1. A method of controlling the flight of an unmanned aerial vehicle, comprising: acquiring visual images acquired by an unmanned aerial vehicle at a plurality of moments, and generating instruction texts corresponding to the visual images at each moment; inputting the visual image and the corresponding instruction text at each time point into a visual language sub-model of a pre-trained flight prediction model, and outputting navigation intention information corresponding to the unmanned aerial vehicle at each time point; acquiring current state information and current action information of the unmanned aerial vehicle at the current moment, and taking navigation intention information at the current moment or navigation intention information at the moment closest to the current moment as target navigation intention information of the unmanned aerial vehicle; inputting the current state information, the current action information and the target navigation intention information into an action prediction sub-model of the pre-trained flight prediction model, and outputting predicted action information corresponding to the unmanned aerial vehicle, wherein the predicted action information is used for guiding the unmanned aerial vehicle to adjust subsequent flight actions; The method comprises the steps of processing input data in parallel by a visual language sub-model of a pre-trained flight prediction model and an action prediction sub-model of the pre-trained flight prediction model, wherein the pre-trained flight prediction model is obtained by training based on differences between predicted sample prediction action information and label action information, and the sample prediction action information is obtained by inputting sample state information, sample action information, sample visual images and sample instruction texts corresponding to the sample visual images corresponding to the unmanned aerial vehicle at a plurality of sample moments into the flight prediction model for prediction.

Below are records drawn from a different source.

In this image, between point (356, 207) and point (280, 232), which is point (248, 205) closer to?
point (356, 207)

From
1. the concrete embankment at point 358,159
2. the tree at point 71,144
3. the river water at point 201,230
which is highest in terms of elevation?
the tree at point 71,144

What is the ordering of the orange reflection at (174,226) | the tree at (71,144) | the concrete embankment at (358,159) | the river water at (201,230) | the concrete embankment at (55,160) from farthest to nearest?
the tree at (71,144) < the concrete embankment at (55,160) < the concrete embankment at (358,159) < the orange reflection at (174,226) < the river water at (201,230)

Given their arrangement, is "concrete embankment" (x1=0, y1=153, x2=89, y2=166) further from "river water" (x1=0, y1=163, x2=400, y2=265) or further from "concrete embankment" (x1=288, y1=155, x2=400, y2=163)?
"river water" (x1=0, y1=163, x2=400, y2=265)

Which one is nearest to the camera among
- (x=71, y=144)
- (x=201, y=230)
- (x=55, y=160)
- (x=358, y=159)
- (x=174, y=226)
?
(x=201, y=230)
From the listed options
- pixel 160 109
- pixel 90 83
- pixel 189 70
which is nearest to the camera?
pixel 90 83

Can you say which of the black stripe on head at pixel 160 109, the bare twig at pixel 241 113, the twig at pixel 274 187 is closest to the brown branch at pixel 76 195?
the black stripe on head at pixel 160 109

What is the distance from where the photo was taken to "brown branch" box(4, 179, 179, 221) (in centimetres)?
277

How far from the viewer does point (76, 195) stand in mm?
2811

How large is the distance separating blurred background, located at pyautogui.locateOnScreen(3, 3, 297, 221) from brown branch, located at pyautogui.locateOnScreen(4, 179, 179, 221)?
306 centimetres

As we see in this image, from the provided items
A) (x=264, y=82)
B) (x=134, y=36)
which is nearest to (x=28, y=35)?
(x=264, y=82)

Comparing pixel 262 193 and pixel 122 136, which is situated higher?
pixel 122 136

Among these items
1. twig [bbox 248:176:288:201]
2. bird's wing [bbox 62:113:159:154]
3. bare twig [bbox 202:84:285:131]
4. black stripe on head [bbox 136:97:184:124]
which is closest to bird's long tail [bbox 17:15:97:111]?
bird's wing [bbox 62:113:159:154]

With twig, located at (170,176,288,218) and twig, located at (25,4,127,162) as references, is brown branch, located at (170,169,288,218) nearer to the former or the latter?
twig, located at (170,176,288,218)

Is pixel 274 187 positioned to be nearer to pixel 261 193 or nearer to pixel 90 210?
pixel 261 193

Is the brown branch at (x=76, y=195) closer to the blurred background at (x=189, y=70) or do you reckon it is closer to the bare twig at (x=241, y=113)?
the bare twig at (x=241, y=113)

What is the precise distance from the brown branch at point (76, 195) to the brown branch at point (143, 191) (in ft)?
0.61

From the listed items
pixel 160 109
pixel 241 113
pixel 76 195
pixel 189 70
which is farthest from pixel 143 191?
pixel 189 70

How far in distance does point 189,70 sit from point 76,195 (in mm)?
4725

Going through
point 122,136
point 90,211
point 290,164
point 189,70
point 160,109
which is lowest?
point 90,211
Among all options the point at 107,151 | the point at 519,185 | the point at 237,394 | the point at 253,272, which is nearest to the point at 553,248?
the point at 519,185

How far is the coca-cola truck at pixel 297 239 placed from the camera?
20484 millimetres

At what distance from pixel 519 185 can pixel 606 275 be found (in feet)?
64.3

2. The method according to claim 1, wherein the step of using the navigation intention information at the current time or the navigation intention information at a time closest to the current time as the target navigation intention information of the unmanned aerial vehicle comprises: If the navigation intention information of the current moment is included in the navigation intention information output by the vision language submodel of the pre-trained flight prediction model, determining a first image definition value of a vision image corresponding to the current moment, and determining a second image definition value of a vision image corresponding to the moment nearest to the current moment; when the first image definition value is equal to or larger than the second image definition value, taking the navigation intention information at the current moment as target navigation intention information of the unmanned aerial vehicle; and when the first image definition value is smaller than the second image definition value or the navigation intention information at the moment closest to the current moment is not included in the navigation intention information outputted by the visual language submodel of the pre-trained flight prediction model, the navigation intention information at the moment closest to the current moment is used as target navigation intention information of the unmanned plane.
3. The method according to claim 1, further comprising, after the outputting the predicted motion information corresponding to the unmanned aerial vehicle: Acquiring an instruction action comparison table; Analyzing the predicted action information to obtain a flight instruction, determining a corresponding flight action from the instruction action comparison table according to the flight instruction, and controlling the unmanned aerial vehicle to fly according to the flight action.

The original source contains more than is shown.